Prime Minister Taavi Rõivas (Reform) introduced the administrative reform bill to the Riigikogu today. “The basic aim of this reform is to guarantee high-quality public services and strong local governments everywhere in Estonia,” Rõivas said. He added that the reform would give small local governments the means they needed to meet their responsibilities.
The administrative reform bill was his government’s most important thus far, Rõivas said, and that it marked the end of deliberations and also conflicts that had lasted over two decades.
“Finally experts and the leaders of local governments agree. The government has come to a decision. Creating the legal framework for successful reform is a great responsibility and a historic opportunity to make life better for the people in Estonia,” Rõivas said.
The Prime Minister went on to say that though increasing the size of municipalities didn’t automatically guarantee better services, a larger unit had the advantage of being able to provide better services. Estonian local governments needed the power to offer equally good services to all people, no matter where they lived, Rõivas said.
The renewal of the model of local government also would also to strengthen local representative democracy, the Prime Minister said. The proposed reform would turn the local governments into stronger partners of the state and make them able to balance government power if needed.
Even the coalition partners are critical
There are signs that the government might have a hard time getting the Riigikogu to pass its bill. As became clear last week, not even the coalition parties fully agree on it. Chairman of the Social Democratic Party Andres Anvelt pointed out that they would like to see further planned legislation before endorsing the bill, and IRL’s parliamentary party said they didn’t expect things to be particularly easy.
Several politicians criticized that though the government suddenly seemed to be in a hurry to pass its bill, there was no concrete plan how the reform should eventually be conducted. IRL’s Tõnis Palts said that while the government’s administrative reform built on the principle of much bigger municipalities, unfortunately a second principle had gone amiss, namely that of logic in terms of logistics.
“A lot will remain undone in the context of an effective and functioning Estonia,” Palts said.

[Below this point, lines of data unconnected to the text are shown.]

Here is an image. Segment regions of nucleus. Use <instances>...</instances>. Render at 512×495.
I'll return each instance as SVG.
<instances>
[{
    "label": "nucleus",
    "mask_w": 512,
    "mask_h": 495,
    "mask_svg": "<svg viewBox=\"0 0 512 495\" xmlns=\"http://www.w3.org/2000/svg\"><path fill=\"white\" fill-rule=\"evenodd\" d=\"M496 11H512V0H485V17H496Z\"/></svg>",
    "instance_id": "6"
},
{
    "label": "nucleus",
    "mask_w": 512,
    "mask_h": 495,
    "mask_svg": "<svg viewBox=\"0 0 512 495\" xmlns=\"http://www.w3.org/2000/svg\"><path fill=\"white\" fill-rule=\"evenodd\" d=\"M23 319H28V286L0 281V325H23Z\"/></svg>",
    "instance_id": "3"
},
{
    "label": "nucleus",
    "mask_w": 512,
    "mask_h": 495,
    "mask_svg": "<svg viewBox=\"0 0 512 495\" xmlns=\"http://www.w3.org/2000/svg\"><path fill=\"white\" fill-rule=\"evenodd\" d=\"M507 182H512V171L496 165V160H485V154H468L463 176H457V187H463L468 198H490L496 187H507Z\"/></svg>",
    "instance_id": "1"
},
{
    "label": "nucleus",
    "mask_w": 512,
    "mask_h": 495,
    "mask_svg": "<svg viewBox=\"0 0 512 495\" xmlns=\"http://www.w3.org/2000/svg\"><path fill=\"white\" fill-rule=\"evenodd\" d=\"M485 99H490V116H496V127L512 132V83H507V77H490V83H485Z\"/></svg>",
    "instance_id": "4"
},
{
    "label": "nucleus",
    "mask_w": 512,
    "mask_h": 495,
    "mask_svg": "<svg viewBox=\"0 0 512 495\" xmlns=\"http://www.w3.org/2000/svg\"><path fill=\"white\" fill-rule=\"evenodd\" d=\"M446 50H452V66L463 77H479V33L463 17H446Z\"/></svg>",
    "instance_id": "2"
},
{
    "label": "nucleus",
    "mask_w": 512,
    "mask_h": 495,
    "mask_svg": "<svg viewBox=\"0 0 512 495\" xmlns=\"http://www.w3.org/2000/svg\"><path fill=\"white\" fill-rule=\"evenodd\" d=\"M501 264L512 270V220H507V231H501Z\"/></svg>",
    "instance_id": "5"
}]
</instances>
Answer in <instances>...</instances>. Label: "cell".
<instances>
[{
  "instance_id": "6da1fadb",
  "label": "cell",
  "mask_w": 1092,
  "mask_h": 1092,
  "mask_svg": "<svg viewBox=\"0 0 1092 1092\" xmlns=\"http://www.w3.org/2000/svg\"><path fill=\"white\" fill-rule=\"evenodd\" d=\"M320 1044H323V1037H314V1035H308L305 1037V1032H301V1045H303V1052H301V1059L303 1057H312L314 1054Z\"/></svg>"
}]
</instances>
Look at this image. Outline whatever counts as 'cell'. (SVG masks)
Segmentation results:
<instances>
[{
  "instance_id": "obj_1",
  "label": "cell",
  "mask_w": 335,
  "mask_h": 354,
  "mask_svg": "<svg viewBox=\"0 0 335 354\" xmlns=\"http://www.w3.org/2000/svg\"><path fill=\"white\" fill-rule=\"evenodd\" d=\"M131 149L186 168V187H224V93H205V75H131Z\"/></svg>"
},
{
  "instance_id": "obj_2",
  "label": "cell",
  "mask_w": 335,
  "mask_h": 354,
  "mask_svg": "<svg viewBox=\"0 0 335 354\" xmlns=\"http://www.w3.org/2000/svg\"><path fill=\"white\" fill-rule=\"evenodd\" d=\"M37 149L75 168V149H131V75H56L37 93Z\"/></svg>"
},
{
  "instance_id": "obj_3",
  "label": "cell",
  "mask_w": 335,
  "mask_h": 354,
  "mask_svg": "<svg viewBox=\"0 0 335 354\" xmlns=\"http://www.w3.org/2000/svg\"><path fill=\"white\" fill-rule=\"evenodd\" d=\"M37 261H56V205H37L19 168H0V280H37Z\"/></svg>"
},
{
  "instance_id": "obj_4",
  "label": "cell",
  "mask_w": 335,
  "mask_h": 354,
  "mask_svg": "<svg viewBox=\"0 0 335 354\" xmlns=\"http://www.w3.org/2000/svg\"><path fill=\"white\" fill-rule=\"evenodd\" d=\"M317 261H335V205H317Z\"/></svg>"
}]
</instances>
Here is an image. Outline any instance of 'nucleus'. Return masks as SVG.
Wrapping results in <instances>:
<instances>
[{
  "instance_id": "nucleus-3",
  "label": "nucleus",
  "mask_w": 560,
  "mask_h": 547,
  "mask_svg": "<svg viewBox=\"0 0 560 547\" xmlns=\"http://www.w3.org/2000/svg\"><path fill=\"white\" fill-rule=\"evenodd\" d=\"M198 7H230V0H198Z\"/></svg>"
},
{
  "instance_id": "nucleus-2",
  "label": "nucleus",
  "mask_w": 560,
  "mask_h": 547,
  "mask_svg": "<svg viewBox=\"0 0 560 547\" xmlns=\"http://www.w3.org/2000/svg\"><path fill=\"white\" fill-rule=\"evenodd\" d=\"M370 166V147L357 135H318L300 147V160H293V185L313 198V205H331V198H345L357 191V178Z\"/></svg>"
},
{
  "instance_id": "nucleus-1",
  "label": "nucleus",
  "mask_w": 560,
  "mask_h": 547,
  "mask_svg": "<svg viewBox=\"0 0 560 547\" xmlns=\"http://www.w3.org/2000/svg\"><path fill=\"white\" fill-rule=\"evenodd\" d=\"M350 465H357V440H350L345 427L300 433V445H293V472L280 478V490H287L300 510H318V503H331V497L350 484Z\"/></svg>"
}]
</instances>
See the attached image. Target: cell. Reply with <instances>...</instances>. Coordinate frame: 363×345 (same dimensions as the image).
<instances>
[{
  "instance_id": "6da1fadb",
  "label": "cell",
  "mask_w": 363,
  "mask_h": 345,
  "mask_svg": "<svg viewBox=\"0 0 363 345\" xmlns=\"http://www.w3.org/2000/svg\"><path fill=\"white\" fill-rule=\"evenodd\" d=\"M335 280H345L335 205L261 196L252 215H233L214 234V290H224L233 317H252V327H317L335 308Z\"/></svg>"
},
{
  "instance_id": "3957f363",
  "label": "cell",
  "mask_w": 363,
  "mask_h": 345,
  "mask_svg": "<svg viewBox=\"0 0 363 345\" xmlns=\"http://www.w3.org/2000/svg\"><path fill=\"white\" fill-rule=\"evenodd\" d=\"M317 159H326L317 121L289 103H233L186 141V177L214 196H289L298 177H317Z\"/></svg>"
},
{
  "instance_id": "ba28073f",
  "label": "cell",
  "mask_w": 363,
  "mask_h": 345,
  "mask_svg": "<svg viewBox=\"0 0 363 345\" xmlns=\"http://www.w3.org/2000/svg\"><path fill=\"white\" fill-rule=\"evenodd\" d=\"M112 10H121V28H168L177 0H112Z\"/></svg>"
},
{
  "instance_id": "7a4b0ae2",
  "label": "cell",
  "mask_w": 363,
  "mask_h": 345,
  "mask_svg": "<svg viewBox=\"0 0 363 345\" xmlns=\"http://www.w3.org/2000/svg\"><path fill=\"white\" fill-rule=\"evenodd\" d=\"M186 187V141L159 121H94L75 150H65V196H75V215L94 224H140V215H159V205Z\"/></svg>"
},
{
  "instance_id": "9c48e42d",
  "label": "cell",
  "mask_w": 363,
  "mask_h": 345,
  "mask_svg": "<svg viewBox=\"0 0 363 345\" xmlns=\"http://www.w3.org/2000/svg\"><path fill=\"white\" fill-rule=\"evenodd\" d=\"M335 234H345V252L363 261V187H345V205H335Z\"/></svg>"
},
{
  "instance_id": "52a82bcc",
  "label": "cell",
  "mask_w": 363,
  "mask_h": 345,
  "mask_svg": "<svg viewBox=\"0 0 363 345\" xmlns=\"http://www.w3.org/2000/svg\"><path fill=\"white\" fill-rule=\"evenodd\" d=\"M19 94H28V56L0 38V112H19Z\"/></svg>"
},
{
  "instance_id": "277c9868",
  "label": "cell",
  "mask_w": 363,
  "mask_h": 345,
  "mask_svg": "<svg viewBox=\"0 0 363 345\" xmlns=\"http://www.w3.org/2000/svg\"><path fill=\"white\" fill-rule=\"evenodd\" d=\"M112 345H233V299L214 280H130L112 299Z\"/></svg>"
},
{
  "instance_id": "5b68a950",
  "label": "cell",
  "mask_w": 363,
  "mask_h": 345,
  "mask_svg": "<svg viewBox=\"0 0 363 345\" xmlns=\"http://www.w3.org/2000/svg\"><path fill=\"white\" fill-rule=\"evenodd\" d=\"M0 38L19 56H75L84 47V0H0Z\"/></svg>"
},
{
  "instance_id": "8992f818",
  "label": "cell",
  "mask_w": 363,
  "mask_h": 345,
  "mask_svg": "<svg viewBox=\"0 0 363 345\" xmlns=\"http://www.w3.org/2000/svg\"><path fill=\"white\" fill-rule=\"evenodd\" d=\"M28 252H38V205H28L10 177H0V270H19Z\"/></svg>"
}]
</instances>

In his words, in the short term people in most places in the countryside wouldn't profit from the reform, but lose, and there were still people everywhere who would manage to get their hands on the money and waste it on pointless projects against all common sense.
The Social Democrat’s Jaak Allik pointed out that nobody had any idea what this reform would look like in practice, and that it had the potential to cause the exact opposite of what it was trying to achieve. “It will become clear in the course of these mergers and forced unifications that there are so many obstacles that we’ll eventually be looking at such a mess we won’t even be able to have local elections,” Allik said.